Alexandr le acarició la espalda hasta las nalgas.

—No, tú siempre haces lo que quieres. Lo que sí haces son los ruidos correctos.

—Hmmm. —Tatiana se frotó contra su cuerpo.

—Sí, es lo que haces. —Las manos de Alexandr se hicieron más insistentes—. Desde luego siempre dices las cosas correctas: «Sí, Shura; por supuesto, Shura; lo prometo, Shura; quizás incluso te quiero, Shura», pero después haces lo que quieres.

—Te quiero, Shura —dijo Tatiana, y sus lágrimas cayeron sobre el rostro de su marido.

Tatiana se guardó todas las palabras de aflicción que había querido decirle a Alexandr, un tanto sorprendida de que él también se guardara sus propias palabras de angustia, y se daba cuenta de que tenía muchas. Pero sabía que la interminable noche de noviembre en Leningrado era demasiado breve para los lamentos, demasiado breve para lo que sentían, demasiado breve para ellos. Alexandr quería escucharla gemir, y gimió para él, indiferente a la presencia de Inga y Stanislav al otro lado del tabique. A la suave luz del fuego que ardía en la salamandra, Tatiana le hizo el amor a su Alexandr. Se entregó a él, se abrazó a él, incapaz de evitar las lágrimas cada vez que ella acababa, cada vez que él acababa, cada vez que acababan juntos. Le hizo el amor con el abandono de una golondrina que hace su último vuelo hacia el sur y sabe que si no consigue llegar al calor le espera la muerte.

—Tus pobres manos —susurró mientras le besaba las costras en los dedos y las muñecas—. Tus manos, Shura.
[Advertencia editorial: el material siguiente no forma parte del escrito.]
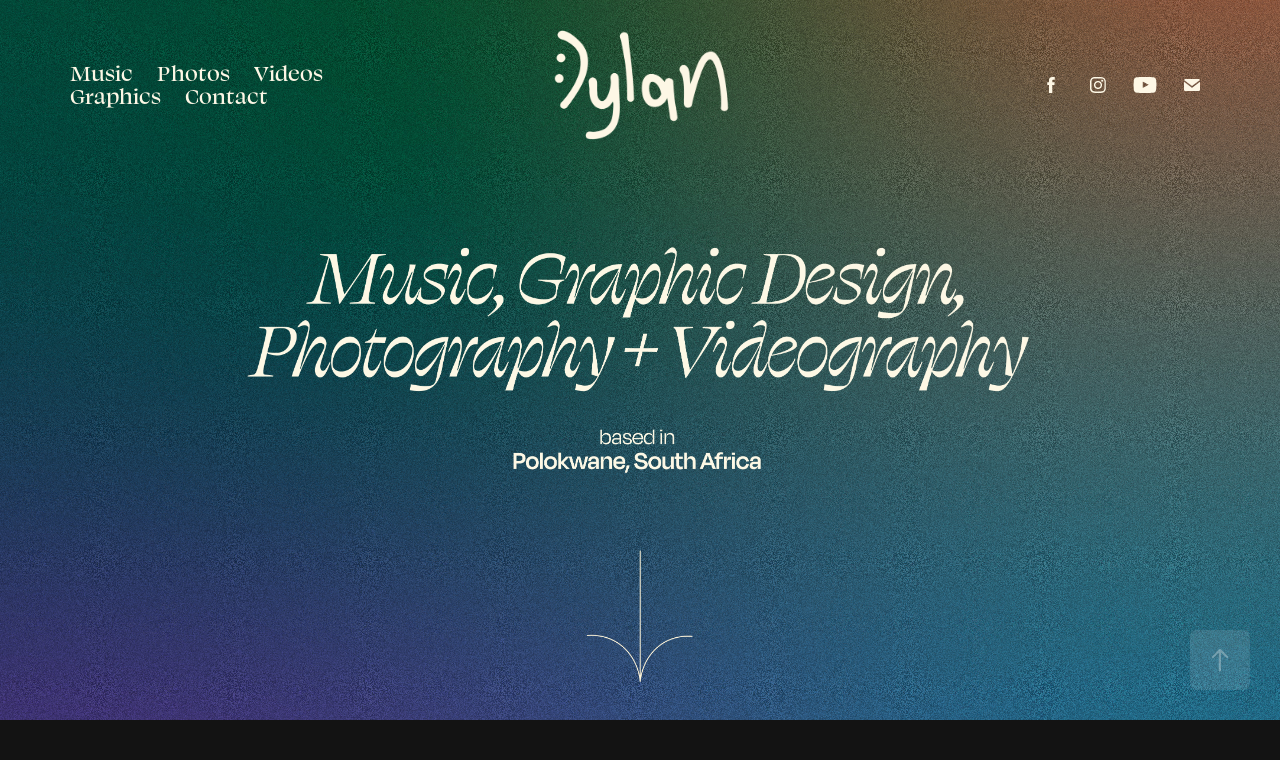

--- FILE ---
content_type: text/plain
request_url: https://www.google-analytics.com/j/collect?v=1&_v=j102&a=2073552157&t=pageview&_s=1&dl=https%3A%2F%2Fdylanposselt.xyz%2F&ul=en-us%40posix&dt=Dylan%20Posselt&sr=1280x720&vp=1280x720&_u=IEBAAEABAAAAACAAI~&jid=325934098&gjid=1937051958&cid=481391363.1768840402&tid=UA-171340955-1&_gid=1777271585.1768840402&_r=1&_slc=1&z=2002250206
body_size: -450
content:
2,cG-DWJ8EE3GJ5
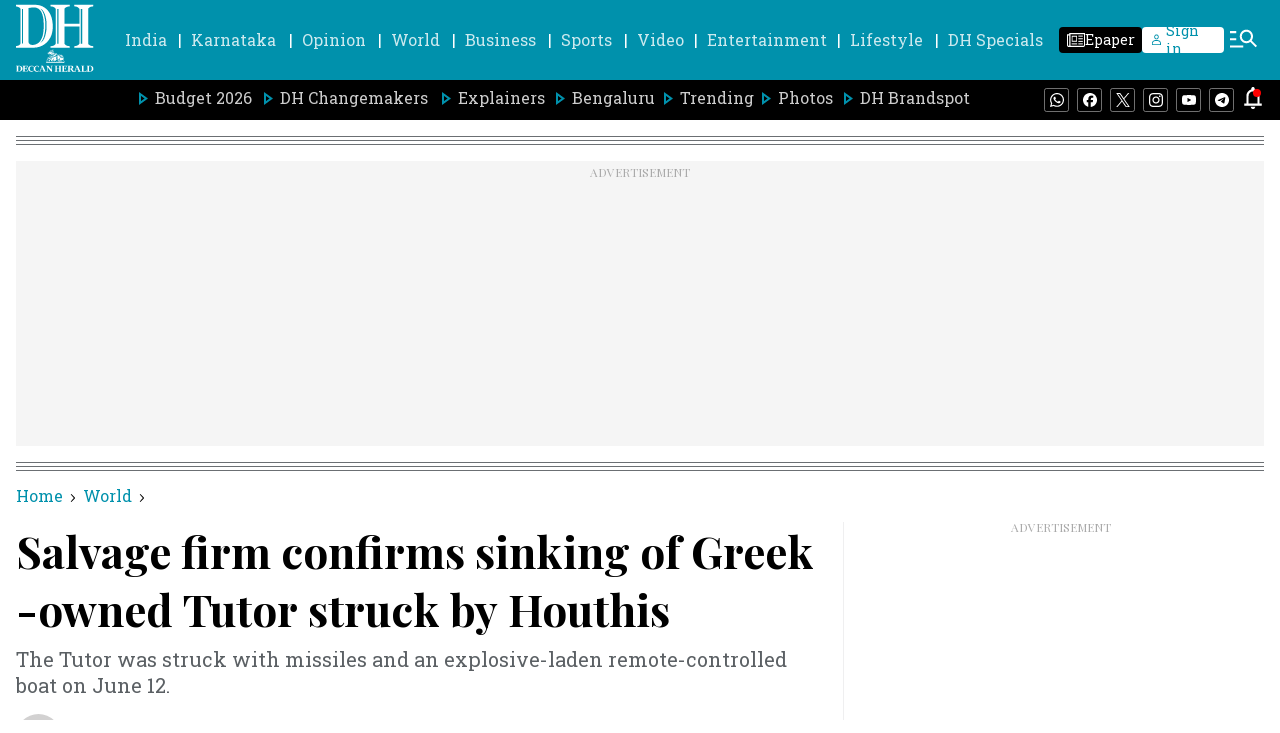

--- FILE ---
content_type: text/html; charset=utf-8
request_url: https://www.google.com/recaptcha/api2/aframe
body_size: 268
content:
<!DOCTYPE HTML><html><head><meta http-equiv="content-type" content="text/html; charset=UTF-8"></head><body><script nonce="SXaXY21a4C39_Zc5bXHLAQ">/** Anti-fraud and anti-abuse applications only. See google.com/recaptcha */ try{var clients={'sodar':'https://pagead2.googlesyndication.com/pagead/sodar?'};window.addEventListener("message",function(a){try{if(a.source===window.parent){var b=JSON.parse(a.data);var c=clients[b['id']];if(c){var d=document.createElement('img');d.src=c+b['params']+'&rc='+(localStorage.getItem("rc::a")?sessionStorage.getItem("rc::b"):"");window.document.body.appendChild(d);sessionStorage.setItem("rc::e",parseInt(sessionStorage.getItem("rc::e")||0)+1);localStorage.setItem("rc::h",'1769091571422');}}}catch(b){}});window.parent.postMessage("_grecaptcha_ready", "*");}catch(b){}</script></body></html>

--- FILE ---
content_type: application/javascript; charset=utf-8
request_url: https://fundingchoicesmessages.google.com/f/AGSKWxXzKvWxzshpJwqIivgtWOugZMZqoXjzqb9CaTSxD9Kfl9jEtdtIwvOgiSz6TgLoc_marTALAXZ_P3EP3eOvGj6wFmVHxA4PPag5etSmPxeqOV57XfxQ3Gntp8AAERCx08VWYJYOoJNz4WzkkRyqRVSkldvF_8Tdf57yk7ErfNPhx-13cjMsA7vQFcKw/_.adcenter./ads-03./rotationad./adblock_detector./adblock.ash
body_size: -1287
content:
window['f7231cd7-53b1-4310-b69c-d4617ebf0a99'] = true;

--- FILE ---
content_type: text/javascript; charset=utf-8
request_url: https://comment.deccanherald.com/api/story/count.js?callback=CoralCount.setCount&id=4539926a-3409-4970-a036-6d72283a9978&ref=aHR0cHM6Ly93d3cuZGVjY2FuaGVyYWxkLmNvbS93b3JsZC9zYWx2YWdlZmlybWNvbmZpcm1zc2lua2luZ29mZ3JlZWstb3duZWR0dXRvcnN0cnVja2J5aG91dGhpcy0zMDcyNTM0&url=https%3A%2F%2Fwww.deccanherald.com%2Fworld%2Fsalvagefirmconfirmssinkingofgreek-ownedtutorstruckbyhouthis-3072534
body_size: 250
content:
/**/ typeof CoralCount.setCount === 'function' && CoralCount.setCount({"ref":"aHR0cHM6Ly93d3cuZGVjY2FuaGVyYWxkLmNvbS93b3JsZC9zYWx2YWdlZmlybWNvbmZpcm1zc2lua2luZ29mZ3JlZWstb3duZWR0dXRvcnN0cnVja2J5aG91dGhpcy0zMDcyNTM0","countHtml":"<span class=\"coral-count-number\">COMMENT_COUNT</span>","textHtml":"<span class=\"coral-count-text\">Comments</span>","count":0,"id":null});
Se curarán, ¿verdad? ¿No te quedarán cicatrices?

—Tus manos sanaron. Las tuyas no tienen cicatrices.

—La verdad es que no sé cómo no tengo cicatrices —comentó Tatiana, mientras recordaba cómo apagó la bomba incendiaria en la azotea del edificio el año anterior.
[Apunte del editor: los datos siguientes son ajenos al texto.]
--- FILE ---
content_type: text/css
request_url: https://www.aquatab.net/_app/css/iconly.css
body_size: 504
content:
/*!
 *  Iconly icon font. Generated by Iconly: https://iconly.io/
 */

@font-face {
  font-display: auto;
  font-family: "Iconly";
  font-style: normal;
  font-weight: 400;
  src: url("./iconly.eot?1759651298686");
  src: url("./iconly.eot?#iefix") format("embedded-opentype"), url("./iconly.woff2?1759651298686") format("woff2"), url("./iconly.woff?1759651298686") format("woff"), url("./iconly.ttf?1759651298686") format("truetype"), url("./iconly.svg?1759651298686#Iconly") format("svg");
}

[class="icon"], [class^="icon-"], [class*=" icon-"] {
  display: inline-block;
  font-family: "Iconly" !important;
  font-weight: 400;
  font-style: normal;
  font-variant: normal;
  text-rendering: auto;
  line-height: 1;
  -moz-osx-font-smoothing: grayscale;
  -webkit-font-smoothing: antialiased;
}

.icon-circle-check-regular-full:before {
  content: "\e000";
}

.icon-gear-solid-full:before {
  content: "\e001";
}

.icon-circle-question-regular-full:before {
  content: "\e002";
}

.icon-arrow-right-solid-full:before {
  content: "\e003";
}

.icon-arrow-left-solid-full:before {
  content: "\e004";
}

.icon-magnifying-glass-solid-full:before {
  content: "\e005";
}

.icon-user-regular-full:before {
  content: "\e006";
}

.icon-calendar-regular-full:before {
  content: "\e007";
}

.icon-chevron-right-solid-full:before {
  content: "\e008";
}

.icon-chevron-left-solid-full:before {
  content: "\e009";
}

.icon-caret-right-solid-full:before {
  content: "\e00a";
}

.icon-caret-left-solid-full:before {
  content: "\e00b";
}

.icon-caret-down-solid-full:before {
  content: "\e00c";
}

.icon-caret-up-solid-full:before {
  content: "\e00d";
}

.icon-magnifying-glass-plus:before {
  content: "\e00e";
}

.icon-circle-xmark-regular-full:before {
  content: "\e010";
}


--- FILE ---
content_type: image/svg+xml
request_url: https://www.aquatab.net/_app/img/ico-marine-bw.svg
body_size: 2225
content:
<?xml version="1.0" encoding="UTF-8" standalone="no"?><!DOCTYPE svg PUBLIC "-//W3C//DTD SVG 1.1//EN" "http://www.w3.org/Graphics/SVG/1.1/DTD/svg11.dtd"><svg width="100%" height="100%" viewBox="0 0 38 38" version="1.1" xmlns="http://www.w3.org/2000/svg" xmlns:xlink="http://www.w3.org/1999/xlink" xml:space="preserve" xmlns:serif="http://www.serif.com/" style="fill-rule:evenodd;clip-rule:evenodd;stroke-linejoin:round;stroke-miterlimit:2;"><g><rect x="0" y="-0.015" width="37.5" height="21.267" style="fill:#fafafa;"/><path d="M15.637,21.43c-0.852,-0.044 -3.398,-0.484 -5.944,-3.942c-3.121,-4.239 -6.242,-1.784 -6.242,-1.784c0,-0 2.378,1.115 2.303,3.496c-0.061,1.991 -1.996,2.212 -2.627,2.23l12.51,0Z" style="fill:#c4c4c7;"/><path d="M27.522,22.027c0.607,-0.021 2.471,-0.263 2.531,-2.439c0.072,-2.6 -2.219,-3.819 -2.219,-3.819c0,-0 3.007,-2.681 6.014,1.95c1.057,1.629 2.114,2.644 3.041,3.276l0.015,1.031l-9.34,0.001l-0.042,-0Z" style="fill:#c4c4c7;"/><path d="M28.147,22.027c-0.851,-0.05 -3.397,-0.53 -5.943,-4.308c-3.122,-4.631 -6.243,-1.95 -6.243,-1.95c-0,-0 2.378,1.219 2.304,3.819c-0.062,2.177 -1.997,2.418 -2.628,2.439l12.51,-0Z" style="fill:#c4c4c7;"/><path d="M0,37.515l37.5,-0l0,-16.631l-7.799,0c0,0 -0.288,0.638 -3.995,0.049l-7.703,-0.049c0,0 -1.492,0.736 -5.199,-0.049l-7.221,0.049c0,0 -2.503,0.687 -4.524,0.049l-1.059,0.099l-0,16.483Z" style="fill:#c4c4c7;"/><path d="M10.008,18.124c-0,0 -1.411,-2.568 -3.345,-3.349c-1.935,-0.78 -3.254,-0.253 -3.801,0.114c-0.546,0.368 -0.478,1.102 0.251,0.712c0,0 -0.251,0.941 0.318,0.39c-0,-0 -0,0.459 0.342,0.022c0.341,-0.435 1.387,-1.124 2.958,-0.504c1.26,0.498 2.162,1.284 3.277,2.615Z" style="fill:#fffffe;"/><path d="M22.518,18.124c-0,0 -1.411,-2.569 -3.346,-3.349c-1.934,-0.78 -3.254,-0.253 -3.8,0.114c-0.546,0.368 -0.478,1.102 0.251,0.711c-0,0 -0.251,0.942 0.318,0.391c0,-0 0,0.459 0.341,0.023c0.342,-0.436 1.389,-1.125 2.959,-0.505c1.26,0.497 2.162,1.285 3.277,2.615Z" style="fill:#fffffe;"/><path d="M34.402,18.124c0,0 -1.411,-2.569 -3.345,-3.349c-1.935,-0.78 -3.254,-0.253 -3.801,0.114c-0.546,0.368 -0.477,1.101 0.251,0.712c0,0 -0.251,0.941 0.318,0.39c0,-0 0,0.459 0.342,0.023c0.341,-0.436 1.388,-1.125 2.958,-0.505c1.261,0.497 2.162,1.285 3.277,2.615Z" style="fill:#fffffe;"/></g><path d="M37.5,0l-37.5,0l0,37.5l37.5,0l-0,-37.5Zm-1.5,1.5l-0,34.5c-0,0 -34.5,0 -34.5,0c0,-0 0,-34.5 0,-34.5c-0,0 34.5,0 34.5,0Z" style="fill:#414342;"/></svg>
—Yo sí lo sé. Tú las curaste. Ahora cura las mías, Tania.

—Oh, mi soldado. —Tatiana estaba encima de su marido, con la cabeza del hombre apretada contra sus pechos desnudos.

—No puedo respirar.

Ella lo abrazaba de la misma manera que él la había abrazado en Lazarevo, y por la misma razón.

—Abre la boca —susurró, inclinándose sobre su rostro—. Yo respiraré por ti.